* _TEXTO DO DOCUMENTO_:
Major Sem Medo

A história do assalto ao quartel de Beja em 1962 foi sempre contada pelos autores da intentona. Porque quem, sozinho, frustrou o plano de Humberto Delgado sempre se reservou a um público e honroso silêncio.

quando lhe bateram à porta do quarto no posto de comando do quartel de beja, às 2h15 da madrugada do primeiro dia do ano de 1962, o major calapez vestiu o capote e empunhou a sua pistola ‘savage’ pronta a disparar. nas vésperas, o coronel stadlin baptista, 1.º comandante do regimento de infantaria 3 na capital do baixo alentejo, passara-lhe o comando da unidade (para gozar licença) e tinha recebido informação, via telefone, do ministro do exército, de que estaria a ser preparado um assalto ao quartel.

alerta até de madrugada da noite da passagem do ano, na ausência de movimentações, o 2.º comandante do regimento recolheu ao quarto no primeiro andar do quartel, mas não sem antes dar instruções precisas: passe-se o que se passar, comuniquem por telefone e em caso algum venham ao meu quarto sem prévia autorização ou ordem expressa.

por isso, quando ouviu aquelas três pancadas na porta do quarto e as movimentações do lado de fora, o major calapez pôs-se em guarda: estava em marcha o assalto ao quartel de beja.

a intentona foi planeada por humberto delgado, que entrou clandestinamente em portugal no dia 30 de dezembro de 1961, dormiu na pensão s. jorge, em lisboa, e viajou no dia seguinte para beja, na companhia de adolfo ayala.

* _CONJUNTO DE REGISTOS_:
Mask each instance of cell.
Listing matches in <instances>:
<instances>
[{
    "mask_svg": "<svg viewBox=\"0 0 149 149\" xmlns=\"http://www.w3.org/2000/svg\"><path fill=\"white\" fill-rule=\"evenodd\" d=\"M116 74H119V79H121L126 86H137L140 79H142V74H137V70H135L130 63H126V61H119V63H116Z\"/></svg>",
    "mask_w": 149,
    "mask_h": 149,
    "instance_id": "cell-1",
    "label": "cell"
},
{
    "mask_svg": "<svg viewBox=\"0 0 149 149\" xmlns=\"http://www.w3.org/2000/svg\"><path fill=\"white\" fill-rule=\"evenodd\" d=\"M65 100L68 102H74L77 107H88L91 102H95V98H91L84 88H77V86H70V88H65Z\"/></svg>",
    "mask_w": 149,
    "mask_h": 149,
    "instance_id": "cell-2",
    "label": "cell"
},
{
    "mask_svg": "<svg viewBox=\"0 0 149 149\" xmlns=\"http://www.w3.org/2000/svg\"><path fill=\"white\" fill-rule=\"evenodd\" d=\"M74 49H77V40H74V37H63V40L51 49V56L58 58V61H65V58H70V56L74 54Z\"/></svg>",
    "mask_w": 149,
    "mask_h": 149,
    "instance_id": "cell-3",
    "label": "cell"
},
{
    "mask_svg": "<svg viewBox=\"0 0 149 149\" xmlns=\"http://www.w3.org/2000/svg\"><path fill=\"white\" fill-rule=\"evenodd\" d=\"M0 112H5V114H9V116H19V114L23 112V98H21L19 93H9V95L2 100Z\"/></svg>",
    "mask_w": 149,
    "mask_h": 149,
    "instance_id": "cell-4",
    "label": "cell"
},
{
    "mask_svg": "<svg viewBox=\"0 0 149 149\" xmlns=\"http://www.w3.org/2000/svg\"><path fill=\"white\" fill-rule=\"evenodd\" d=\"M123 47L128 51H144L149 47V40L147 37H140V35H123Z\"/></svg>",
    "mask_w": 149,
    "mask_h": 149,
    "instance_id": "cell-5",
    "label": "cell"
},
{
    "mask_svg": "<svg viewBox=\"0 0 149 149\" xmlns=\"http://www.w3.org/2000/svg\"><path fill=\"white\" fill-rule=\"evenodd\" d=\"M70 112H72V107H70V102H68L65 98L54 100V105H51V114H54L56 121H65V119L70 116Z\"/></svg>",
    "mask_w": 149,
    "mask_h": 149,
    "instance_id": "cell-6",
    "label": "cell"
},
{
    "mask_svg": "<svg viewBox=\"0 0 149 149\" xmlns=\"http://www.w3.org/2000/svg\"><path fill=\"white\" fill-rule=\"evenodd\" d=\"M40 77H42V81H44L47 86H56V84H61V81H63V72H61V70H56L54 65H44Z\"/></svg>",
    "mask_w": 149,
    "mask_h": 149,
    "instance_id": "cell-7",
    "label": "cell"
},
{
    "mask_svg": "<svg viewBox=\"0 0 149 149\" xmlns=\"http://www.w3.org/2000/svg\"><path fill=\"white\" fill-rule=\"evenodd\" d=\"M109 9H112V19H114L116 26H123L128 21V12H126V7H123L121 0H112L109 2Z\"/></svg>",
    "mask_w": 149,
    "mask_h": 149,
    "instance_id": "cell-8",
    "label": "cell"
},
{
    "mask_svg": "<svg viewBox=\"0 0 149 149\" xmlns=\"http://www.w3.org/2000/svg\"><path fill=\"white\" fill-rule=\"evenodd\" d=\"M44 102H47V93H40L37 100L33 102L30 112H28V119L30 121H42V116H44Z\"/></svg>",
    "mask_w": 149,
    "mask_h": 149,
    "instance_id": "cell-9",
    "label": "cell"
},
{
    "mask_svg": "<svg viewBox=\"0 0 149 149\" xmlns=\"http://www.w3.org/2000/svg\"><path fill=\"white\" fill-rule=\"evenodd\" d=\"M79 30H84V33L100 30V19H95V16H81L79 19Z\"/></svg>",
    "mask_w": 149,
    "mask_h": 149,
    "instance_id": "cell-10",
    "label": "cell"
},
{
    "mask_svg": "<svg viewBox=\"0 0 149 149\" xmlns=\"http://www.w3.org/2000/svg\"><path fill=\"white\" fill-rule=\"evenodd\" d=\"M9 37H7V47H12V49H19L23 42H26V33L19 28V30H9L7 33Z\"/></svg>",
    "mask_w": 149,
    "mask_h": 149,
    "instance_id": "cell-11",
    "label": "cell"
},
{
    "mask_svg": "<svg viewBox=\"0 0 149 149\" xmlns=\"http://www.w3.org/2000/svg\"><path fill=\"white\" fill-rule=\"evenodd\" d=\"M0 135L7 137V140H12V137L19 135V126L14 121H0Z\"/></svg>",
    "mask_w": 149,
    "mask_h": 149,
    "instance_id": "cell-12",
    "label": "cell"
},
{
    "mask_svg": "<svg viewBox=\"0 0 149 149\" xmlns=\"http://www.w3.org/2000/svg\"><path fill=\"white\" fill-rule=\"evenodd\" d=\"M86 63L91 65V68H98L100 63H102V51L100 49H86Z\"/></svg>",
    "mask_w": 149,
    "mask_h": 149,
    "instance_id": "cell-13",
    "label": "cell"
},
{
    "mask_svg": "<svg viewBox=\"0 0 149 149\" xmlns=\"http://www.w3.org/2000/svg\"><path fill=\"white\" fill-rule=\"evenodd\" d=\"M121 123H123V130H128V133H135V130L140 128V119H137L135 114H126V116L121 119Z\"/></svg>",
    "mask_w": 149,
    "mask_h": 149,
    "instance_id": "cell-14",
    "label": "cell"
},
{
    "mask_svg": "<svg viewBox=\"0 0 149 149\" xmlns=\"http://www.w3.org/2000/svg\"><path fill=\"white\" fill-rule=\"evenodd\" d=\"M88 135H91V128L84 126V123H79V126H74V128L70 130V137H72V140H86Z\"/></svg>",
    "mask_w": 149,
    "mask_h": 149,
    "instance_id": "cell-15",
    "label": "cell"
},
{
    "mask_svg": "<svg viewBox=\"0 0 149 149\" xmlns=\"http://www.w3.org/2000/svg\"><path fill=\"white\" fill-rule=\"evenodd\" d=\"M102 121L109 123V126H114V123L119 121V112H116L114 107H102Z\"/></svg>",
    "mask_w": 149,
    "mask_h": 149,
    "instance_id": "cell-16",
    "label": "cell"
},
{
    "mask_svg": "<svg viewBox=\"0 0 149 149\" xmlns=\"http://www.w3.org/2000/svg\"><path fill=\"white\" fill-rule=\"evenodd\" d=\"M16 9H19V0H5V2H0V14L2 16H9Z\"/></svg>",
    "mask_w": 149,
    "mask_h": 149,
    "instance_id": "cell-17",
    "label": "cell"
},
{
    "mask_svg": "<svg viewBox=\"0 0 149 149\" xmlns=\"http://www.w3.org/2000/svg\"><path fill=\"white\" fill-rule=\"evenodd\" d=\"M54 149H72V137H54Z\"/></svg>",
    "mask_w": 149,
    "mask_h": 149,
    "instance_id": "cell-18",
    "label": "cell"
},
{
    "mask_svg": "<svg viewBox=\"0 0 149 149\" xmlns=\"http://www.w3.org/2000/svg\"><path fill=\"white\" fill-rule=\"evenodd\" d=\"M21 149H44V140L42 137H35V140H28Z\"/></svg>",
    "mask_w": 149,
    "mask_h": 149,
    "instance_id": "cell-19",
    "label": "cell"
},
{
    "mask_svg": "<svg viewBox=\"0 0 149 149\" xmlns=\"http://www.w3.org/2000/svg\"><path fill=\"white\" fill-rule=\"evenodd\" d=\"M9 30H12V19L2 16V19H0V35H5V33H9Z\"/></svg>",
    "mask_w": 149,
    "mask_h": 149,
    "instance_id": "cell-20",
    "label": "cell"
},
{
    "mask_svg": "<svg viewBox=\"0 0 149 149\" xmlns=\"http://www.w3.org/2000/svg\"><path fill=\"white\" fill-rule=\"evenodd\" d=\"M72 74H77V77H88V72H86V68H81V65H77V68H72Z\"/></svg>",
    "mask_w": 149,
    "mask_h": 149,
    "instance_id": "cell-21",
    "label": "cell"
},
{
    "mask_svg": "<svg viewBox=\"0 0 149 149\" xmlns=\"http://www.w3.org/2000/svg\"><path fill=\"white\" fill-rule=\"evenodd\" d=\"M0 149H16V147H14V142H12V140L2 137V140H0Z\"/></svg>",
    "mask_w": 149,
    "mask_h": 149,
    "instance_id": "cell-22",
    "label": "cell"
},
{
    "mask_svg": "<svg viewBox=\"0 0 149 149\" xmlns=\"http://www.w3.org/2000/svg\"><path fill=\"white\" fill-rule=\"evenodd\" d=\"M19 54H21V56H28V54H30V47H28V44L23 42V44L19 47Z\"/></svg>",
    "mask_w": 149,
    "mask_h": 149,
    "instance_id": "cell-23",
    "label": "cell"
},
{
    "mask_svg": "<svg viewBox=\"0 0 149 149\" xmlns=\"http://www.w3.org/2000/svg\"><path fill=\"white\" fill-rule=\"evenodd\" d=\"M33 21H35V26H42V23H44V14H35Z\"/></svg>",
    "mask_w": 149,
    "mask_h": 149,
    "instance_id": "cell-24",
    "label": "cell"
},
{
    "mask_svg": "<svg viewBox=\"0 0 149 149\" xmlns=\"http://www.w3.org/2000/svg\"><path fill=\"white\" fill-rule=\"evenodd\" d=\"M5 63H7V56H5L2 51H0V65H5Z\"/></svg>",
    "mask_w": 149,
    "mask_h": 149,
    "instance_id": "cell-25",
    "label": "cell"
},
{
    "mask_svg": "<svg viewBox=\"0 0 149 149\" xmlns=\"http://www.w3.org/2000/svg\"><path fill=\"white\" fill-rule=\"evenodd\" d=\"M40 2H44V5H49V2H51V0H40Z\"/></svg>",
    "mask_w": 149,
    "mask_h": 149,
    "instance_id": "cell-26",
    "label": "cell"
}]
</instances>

* _O QUE FAZER_: Transcreve na íntegra o texto sobre o assalto ao quartel de Beja, sem alterar uma única palavra ou sinal. Não é preciso recorrer aos registos.

* _RESPOSTA CORRETA_:
Major Sem Medo

A história do assalto ao quartel de Beja em 1962 foi sempre contada pelos autores da intentona. Porque quem, sozinho, frustrou o plano de Humberto Delgado sempre se reservou a um público e honroso silêncio.

quando lhe bateram à porta do quarto no posto de comando do quartel de beja, às 2h15 da madrugada do primeiro dia do ano de 1962, o major calapez vestiu o capote e empunhou a sua pistola ‘savage’ pronta a disparar. nas vésperas, o coronel stadlin baptista, 1.º comandante do regimento de infantaria 3 na capital do baixo alentejo, passara-lhe o comando da unidade (para gozar licença) e tinha recebido informação, via telefone, do ministro do exército, de que estaria a ser preparado um assalto ao quartel.

alerta até de madrugada da noite da passagem do ano, na ausência de movimentações, o 2.º comandante do regimento recolheu ao quarto no primeiro andar do quartel, mas não sem antes dar instruções precisas: passe-se o que se passar, comuniquem por telefone e em caso algum venham ao meu quarto sem prévia autorização ou ordem expressa.

por isso, quando ouviu aquelas três pancadas na porta do quarto e as movimentações do lado de fora, o major calapez pôs-se em guarda: estava em marcha o assalto ao quartel de beja.

a intentona foi planeada por humberto delgado, que entrou clandestinamente em portugal no dia 30 de dezembro de 1961, dormiu na pensão s. jorge, em lisboa, e viajou no dia seguinte para beja, na companhia de adolfo ayala.